By anon944959 — On Apr 10, 2014

Could you explain me why family businesses often run under diseconomies of scale?

By anon269819 — On May 19, 2012

I like your explanation. It clarified diseconomies to me.

By NathanG — On Oct 10, 2011

@Mammmood - I agree. I think it’s always easier to fix problems on the inside than those on the outside.

I remember that we started a building program at our church some years ago. We were able to get some good deals on wood from a lumber supply company. I think the company was doing well, too, and I’m sure they were able to produce the wood at increasingly cheaper prices, which enabled them to provide us with discounts.

Then, hurricane Katrina happened. Immediately the hurricane affected the wood supply in the Gulf Coast areas, where our supplier was getting a lot of his wood.

As a result, prices went up, and the supplier could no longer extend discounts to us. We had to pay higher prices; there was a diseconomy of scale. There was nothing that we could do except pay the higher prices.

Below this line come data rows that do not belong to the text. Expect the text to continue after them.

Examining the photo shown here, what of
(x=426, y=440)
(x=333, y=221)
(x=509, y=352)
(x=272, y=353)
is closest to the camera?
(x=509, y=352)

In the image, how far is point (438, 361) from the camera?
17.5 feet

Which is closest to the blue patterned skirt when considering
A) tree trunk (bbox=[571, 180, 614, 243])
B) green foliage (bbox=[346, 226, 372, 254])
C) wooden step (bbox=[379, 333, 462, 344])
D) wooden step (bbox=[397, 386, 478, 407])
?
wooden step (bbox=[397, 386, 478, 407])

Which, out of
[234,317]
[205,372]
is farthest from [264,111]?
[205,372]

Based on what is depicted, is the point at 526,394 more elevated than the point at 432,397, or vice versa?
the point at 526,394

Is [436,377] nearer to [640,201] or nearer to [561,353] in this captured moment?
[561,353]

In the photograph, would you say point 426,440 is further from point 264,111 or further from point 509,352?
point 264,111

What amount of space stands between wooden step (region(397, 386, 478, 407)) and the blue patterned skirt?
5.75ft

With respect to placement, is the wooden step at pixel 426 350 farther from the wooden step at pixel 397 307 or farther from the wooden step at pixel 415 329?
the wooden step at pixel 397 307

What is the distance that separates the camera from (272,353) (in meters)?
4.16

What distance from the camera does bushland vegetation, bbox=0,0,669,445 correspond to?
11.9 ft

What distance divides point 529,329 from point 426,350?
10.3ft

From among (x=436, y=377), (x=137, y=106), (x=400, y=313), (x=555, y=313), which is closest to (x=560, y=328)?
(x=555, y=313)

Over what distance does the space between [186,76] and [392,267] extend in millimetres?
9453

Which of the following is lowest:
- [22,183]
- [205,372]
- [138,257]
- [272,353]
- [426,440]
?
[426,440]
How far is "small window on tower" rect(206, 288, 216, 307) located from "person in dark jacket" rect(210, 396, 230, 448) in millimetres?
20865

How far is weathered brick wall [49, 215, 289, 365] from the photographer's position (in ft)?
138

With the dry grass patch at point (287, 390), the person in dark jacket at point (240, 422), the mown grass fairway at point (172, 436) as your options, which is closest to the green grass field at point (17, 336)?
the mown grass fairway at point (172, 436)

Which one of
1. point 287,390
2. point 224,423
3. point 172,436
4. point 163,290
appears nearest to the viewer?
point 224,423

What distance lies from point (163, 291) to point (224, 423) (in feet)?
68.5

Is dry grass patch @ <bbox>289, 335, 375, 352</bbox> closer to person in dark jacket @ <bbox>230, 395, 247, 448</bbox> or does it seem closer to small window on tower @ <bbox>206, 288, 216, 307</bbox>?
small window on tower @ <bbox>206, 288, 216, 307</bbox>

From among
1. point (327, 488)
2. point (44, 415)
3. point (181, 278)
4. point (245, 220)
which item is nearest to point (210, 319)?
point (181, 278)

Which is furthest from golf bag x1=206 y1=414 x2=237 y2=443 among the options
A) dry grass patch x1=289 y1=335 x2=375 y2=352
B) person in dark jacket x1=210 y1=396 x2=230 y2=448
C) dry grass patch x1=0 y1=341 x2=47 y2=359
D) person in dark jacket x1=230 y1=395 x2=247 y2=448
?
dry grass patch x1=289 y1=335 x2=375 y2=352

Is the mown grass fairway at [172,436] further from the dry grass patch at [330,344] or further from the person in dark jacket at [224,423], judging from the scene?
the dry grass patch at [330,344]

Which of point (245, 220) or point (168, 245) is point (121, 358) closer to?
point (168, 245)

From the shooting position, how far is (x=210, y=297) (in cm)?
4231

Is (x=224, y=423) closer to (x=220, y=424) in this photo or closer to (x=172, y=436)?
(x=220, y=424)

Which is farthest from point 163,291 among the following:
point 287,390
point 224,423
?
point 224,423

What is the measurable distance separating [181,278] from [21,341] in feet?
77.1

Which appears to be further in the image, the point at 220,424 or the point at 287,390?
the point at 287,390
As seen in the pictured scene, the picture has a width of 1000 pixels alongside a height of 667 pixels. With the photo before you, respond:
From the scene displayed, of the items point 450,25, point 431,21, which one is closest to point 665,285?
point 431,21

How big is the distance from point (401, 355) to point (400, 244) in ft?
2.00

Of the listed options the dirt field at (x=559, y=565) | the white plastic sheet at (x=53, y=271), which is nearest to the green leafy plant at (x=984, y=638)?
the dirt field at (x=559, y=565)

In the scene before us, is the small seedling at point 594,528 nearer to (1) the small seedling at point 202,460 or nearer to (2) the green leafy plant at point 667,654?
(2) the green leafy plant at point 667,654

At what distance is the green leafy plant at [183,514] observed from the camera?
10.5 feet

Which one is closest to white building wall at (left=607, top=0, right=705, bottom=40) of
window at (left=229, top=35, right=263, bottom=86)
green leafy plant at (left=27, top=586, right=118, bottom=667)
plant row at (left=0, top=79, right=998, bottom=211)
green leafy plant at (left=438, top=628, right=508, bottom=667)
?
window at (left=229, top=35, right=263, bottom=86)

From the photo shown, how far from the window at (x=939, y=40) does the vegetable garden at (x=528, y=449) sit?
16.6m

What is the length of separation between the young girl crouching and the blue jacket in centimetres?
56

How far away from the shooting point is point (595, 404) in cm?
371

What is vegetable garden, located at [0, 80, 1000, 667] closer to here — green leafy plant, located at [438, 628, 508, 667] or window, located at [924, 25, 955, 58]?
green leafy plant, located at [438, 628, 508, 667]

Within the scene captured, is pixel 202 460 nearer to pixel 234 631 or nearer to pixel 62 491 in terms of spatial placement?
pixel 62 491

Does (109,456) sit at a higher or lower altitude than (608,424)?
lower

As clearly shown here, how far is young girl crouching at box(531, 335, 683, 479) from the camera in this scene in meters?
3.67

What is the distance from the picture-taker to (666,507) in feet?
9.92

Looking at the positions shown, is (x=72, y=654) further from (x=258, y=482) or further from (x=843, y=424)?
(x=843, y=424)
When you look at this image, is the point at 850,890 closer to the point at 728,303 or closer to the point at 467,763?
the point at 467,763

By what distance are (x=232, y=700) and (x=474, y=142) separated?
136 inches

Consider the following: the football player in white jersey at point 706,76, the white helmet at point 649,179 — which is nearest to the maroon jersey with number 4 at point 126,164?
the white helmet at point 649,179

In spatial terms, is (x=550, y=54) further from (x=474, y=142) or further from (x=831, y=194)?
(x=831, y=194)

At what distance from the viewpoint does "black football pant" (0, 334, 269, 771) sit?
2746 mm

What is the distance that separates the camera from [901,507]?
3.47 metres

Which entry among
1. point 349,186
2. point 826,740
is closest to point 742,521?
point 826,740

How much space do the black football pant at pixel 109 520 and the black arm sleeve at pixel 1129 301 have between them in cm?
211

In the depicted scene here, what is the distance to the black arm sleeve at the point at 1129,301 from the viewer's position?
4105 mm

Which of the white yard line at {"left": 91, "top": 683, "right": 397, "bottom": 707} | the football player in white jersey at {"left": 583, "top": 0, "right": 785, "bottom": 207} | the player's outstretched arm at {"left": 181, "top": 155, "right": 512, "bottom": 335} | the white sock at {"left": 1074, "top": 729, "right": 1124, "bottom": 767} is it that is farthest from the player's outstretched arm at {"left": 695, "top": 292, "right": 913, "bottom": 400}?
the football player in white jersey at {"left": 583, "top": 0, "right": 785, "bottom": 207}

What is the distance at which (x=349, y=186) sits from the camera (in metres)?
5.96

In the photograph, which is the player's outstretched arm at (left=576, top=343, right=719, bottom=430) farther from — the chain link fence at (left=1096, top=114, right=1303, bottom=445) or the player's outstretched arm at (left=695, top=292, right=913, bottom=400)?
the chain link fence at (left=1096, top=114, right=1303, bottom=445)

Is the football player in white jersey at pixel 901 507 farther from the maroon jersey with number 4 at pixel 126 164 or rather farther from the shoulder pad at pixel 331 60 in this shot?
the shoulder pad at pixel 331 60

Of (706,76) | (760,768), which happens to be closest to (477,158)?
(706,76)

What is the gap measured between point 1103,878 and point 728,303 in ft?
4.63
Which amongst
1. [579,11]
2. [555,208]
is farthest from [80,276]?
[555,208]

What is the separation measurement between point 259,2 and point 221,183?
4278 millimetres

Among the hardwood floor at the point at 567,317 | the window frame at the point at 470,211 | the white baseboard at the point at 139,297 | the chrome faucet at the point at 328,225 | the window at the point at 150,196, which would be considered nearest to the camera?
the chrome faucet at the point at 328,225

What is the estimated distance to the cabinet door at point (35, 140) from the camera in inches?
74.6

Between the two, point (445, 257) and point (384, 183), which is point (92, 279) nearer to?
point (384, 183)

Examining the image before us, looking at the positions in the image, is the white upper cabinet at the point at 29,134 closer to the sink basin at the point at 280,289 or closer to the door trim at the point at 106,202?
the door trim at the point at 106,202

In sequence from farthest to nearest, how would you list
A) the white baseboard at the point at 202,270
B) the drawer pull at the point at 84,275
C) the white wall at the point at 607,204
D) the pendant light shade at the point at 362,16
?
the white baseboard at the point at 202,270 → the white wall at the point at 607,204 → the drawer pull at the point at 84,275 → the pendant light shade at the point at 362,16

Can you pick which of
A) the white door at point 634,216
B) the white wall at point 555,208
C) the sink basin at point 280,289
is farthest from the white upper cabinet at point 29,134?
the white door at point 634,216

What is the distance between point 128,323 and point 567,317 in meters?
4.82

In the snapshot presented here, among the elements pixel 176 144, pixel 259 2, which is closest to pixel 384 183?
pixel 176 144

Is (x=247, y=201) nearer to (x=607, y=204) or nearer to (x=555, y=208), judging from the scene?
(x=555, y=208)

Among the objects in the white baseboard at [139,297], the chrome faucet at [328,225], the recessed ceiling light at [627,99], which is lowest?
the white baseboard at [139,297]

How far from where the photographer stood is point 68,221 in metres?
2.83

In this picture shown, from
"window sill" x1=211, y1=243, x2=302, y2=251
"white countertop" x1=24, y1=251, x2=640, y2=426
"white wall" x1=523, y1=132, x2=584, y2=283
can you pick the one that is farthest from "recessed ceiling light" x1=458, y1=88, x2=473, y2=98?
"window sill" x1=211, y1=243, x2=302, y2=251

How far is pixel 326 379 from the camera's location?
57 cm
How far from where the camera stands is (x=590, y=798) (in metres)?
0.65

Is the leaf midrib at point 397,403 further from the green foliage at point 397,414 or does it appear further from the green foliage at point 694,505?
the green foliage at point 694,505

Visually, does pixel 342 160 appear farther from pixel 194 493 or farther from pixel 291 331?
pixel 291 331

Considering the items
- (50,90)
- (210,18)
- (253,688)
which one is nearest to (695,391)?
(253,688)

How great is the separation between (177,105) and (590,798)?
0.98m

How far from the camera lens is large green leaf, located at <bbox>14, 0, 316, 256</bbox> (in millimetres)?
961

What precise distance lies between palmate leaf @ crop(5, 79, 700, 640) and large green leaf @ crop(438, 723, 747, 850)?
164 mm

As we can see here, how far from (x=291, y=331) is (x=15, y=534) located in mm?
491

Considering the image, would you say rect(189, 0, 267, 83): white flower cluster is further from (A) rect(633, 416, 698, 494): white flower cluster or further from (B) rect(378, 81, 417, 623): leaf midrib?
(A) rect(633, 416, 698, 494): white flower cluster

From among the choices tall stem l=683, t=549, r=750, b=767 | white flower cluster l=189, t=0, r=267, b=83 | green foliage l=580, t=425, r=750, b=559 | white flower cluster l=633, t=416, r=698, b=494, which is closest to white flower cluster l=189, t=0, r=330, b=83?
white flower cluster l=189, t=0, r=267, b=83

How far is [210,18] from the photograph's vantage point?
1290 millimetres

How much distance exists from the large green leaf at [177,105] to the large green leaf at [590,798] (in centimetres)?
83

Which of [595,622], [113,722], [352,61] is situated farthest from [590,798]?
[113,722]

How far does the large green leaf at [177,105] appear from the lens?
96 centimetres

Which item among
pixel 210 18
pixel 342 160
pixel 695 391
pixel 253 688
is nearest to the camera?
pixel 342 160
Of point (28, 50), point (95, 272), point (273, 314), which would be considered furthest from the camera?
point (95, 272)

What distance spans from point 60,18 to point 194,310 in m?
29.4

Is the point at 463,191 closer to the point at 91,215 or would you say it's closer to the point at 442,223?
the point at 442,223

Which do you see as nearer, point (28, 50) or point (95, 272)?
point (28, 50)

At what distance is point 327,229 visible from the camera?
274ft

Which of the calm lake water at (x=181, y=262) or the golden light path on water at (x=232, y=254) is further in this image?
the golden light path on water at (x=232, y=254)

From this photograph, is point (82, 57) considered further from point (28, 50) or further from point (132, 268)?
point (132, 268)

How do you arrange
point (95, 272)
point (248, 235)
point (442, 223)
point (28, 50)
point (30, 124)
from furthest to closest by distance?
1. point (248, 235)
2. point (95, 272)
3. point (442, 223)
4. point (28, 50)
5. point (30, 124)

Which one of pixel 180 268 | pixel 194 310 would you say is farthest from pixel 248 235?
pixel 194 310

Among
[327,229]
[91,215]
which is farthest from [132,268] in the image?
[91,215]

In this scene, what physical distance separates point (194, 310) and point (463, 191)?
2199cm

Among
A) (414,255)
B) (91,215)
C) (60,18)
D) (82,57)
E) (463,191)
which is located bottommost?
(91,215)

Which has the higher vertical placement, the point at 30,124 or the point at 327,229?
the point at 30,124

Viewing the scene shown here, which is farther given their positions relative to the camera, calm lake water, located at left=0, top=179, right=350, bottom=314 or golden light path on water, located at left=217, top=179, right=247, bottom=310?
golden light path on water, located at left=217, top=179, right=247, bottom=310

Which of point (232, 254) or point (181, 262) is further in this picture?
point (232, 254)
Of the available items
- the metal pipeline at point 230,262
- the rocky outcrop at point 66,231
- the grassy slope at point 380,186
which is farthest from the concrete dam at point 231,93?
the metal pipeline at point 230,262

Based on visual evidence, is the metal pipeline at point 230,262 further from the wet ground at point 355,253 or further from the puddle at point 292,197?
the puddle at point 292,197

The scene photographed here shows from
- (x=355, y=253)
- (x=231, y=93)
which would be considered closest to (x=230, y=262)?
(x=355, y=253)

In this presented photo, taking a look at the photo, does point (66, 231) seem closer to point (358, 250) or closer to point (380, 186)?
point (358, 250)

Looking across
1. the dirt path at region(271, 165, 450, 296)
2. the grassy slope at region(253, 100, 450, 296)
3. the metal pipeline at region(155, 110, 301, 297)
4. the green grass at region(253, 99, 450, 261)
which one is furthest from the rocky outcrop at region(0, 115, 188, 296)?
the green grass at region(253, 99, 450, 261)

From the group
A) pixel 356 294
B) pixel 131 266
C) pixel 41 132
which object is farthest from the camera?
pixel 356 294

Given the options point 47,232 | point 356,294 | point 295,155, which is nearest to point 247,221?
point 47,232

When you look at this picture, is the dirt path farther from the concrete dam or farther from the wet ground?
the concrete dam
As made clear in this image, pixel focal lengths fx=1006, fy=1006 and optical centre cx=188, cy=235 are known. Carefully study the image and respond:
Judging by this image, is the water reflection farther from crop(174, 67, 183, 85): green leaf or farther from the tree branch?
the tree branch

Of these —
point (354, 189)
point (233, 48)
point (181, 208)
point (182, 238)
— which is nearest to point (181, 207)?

By Mammmood — On Oct 09, 2011

Of the two causes of diseconomies of scale mentioned in the article, I would have to say that fixing the internal problems is easier than fixing the external problems.

The internal problems are the layers of bureaucracy. I love reading business success stories, where a so-called turnaround artist takes a failing business and makes it profitable once again.

In almost all of the stories that I have read, diseconomies of scale arise primarily because the business is inefficient – and this is where the focus is.

Improving efficiency means eliminating redundant layers of middle management, laying off other employees (as tough as that decision may be) as needed, and improving the communication between management and the producers.

In other words, these turnaround artists streamline the business so that products can get to market faster with a minimum of cost.